▶ [Passage to read]:
——————————
Extract Nouns from Text (Java)

Question

Does anyone know the easiest way to extract only nouns from a body of text?

I've heard about the TreeTagger tool and I tried giving it a shot but couldn't get it to work for some reason.

Any suggestions?

Thanks Phil

EDIT:

 import org.annolab.tt4j.*; 
TreeTaggerWrapper tt = new TreeTaggerWrapper(); 

try { tt.setModel("/Nouns/english.par"); 

tt.setHandler(new TokenHandler() { 
     void token(String token, String pos, String lemma) {    
     System.out.println(token+"\t"+pos+"\t"+lemma); } }); 
     tt.process(words); // words = list of words 

     } finally { tt.destroy(); 
}

That is my code, English is the language. I was getting the error : The type new TokenHandler(){} must implement the inherited abstract method TokenHandler.token. Am I doing something wrong?

Could you specify your problem? Especially the language would be nice to know... German for example has the nice advantage that all nouns have the first letter capitalized. — Chris, Dec 11 '09 at 18:00
I'm not familiar with TreeTagger API but I would start by instantiating TokenHandler outside the setHandler() - that might give a clearer message. My guess is that TokenHandler is abstract but ... — peter.murray.rust, Dec 11 '09 at 18:27
See also: http://stackoverflow.com/questions/608743/strategies-for-recognizing-proper-nouns-in-nlp. That relates to proper nouns. — peter.murray.rust, Dec 11 '09 at 19:19

peter.murray.rust · Accepted Answer · 2009-12-11T18:30:54.633

First you will have to tokenize your text. This may seem trivial (split at any whitespace may work for you) but formally it is harder. Then you have to decide what is a noun. Does "the car park" contain one noun (car park), two nouns (car, park) or one noun (park) and one adjective (car)? This is a hard problem, but again you may be able to get by without it.

Does "I saw the xyzzy" identify a noun not in a dictionary? The word "the" probably identifies xyzzy as a noun.

Where are the nouns in "time flies like an arrow". Compare with "fruit flies like a banana" (thanks to Groucho Marx).

We use the Brown tagger (Java) (http://en.wikipedia.org/wiki/Brown_Corpus) in the OpenNLP toolkit (opennlp.tools.lang.english.PosTagger; opennlp.tools.postag.POSDictionary on http://opennlp.sourceforge.net/) to find nouns in normal English and I'd recommend starting with that - it does most of your thinking for you. Otherwise look at any of the POSTaggers (http://en.wikipedia.org/wiki/POS_tagger) or (http://www-nlp.stanford.edu/links/statnlp.html#Taggers).
——————————
▶ [Record excerpts]:
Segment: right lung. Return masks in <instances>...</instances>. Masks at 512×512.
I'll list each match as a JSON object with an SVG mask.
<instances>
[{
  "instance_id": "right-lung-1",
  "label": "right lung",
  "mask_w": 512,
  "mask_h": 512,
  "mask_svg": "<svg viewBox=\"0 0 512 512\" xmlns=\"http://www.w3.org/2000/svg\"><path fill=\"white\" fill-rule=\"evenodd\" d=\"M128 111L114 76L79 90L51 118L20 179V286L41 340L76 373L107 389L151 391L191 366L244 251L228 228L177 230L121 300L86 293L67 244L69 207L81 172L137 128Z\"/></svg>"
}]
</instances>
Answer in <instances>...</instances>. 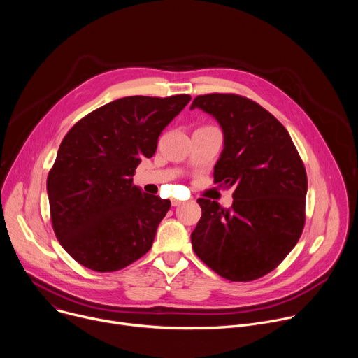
——————————
▶ [Complete the following]:
1 - List every web address that appears in the noun-extraction thread.
2 - According to the noun-extraction thread, which language has all nouns written with the first letter capitalized?
3 - Write out the portion of the noun-extraction thread between "First you will" and "by without it.", inclusive.

▶ [Results by task]:
1 -
http://stackoverflow.com/questions/608743/strategies-for-recognizing-proper-nouns-in-nlp
http://en.wikipedia.org/wiki/Brown_Corpus
http://opennlp.sourceforge.net/
http://en.wikipedia.org/wiki/POS_tagger
http://www-nlp.stanford.edu/links/statnlp.html#Taggers

2 - German

3 -
First you will have to tokenize your text. This may seem trivial (split at any whitespace may work for you) but formally it is harder. Then you have to decide what is a noun. Does "the car park" contain one noun (car park), two nouns (car, park) or one noun (park) and one adjective (car)? This is a hard problem, but again you may be able to get by without it.